_TASK_:
Across the whole listing, filter for the string "Backlog" and copy every line that has it.

· · · · · · ·

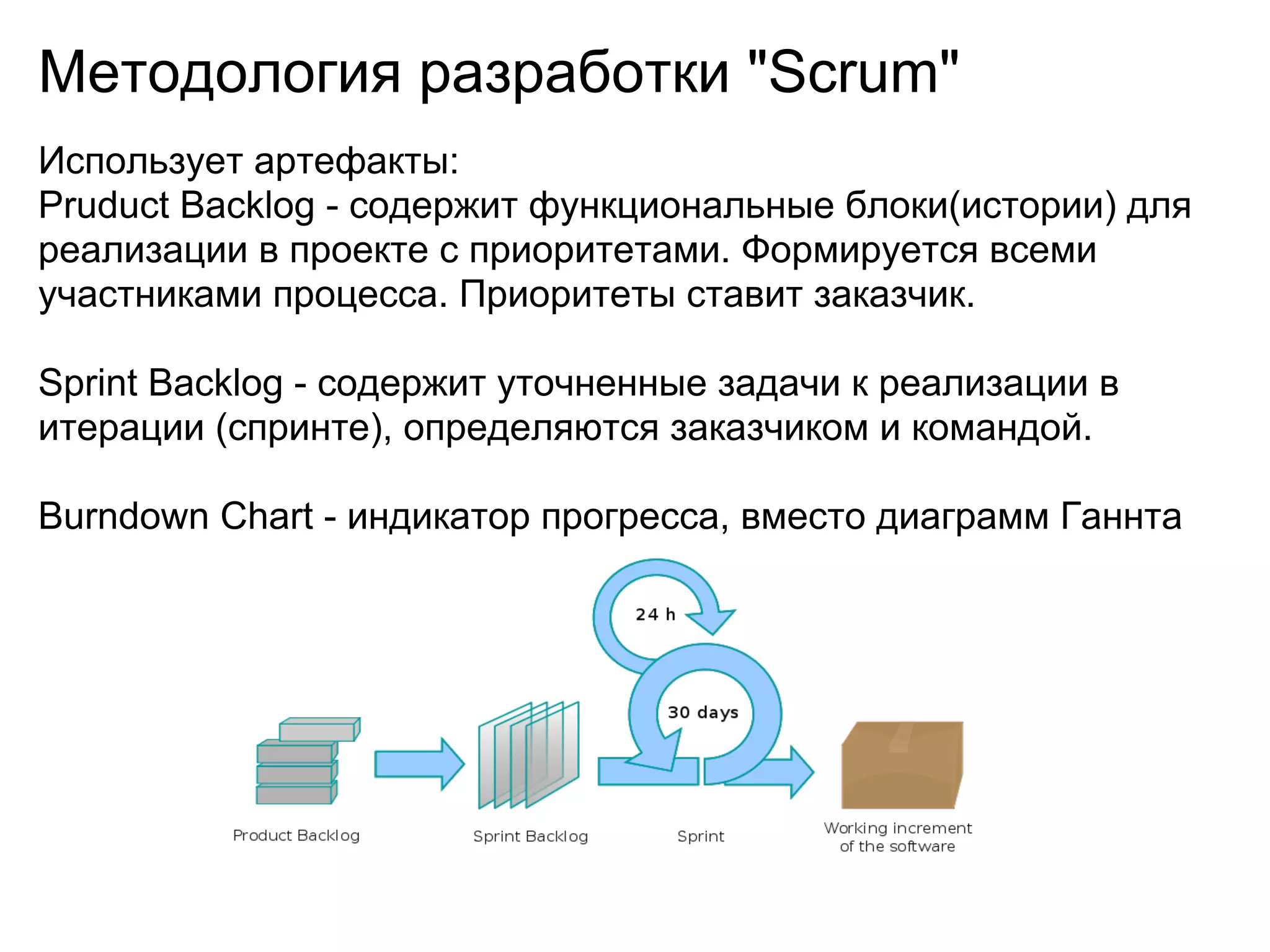 Методология разработки "Scrum"

Использует артефакты:
Pruduct Backlog - содержит функциональные блоки(истории) для реализации в проекте с приоритетами. Формируется всеми участниками процесса. Приоритеты ставит заказчик.

Sprint Backlog - содержит уточненные задачи к реализации в итерации (спринте), определяются заказчиком и командой.

Burndown Chart - индикатор прогресса, вместо диаграмм Ганнта

24 h

30 days

Product Backlog

Sprint Backlog

Sprint

Working increment of the software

· · · · · · ·

_RESULT OF THE EXERCISE_:
Pruduct Backlog - содержит функциональные блоки(истории) для реализации в проекте с приоритетами. Формируется всеми участниками процесса. Приоритеты ставит заказчик.
Sprint Backlog - содержит уточненные задачи к реализации в итерации (спринте), определяются заказчиком и командой.
Product Backlog
Sprint Backlog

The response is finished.